Friday, January 29, 2016

Asterix-ing

So Anna has been bringing home Asterix and Obelix comics from school for me to read the past few weeks. 

Turns out she's been pleading with her her teacher to borrow them, saying "Asterix is my mum's favourite!" (Last year, she similarly implored her teacher to let her bring home three Barbapapa books.)

Interestingly, these books aren't from the school library. They're from the teachers' personal stashes, which are in the classroom because they've included them in their home reading collections.

They're used copies, often with penciled-in prices. Which means that her teachers have spent more time looking for them in second-hand bookstores than I have—and that's saying a lot, given that I worked in one for three years—to have found these copies. 
 
That means something because Asterix comics A) aren't that common and B) are in high demand amongst French Immersion grads like me. (The Barbapapa books were actually ex-elementary school copies from the 70s, which I sort of like...)

Reading Asterix comics, in French or in English, reminds me of being in elementary school and sitting on the floor of the library with stacks of Asterix and Lucky Luc and Les Schtroumpfs, and Barbapapa. It reminds me that my mum used to send me to the NFB theatre downtown on Saturday afternoons to watch screenings of French cartoons.

I also like that my daughter has turned herself into my French comics-pusher...

Like most kids of my generation, I spent my allowance, most weeks, on Archie comics.
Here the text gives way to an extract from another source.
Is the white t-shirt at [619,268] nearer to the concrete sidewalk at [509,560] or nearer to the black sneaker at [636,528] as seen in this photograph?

But I also borrowed Elfquest anthologies from a friend and snuck looks at the comics (and everything else) in the Playboy magazines my uncle had at the family cabin. 

Later, it was Bloom County and Wolverine, Jem and Transmetropolitan.

Nowadays, I'm a regular reader of webcomics like Questionable Content, Girls with Slingshots, Blindsprings, Rock Cocks, and Love Not Found

But I also have a great collection of anthologies by Winnipeg creators like G.M.B. Chomichuk, John Toone, David Alexander Robertson, Scott Henderson, Lovern Kinderski, and Nicholas Burns. 

It's exciting to see that locals creating work that is as good, as entrancing, as anything I've ever read, as a child or as an adult...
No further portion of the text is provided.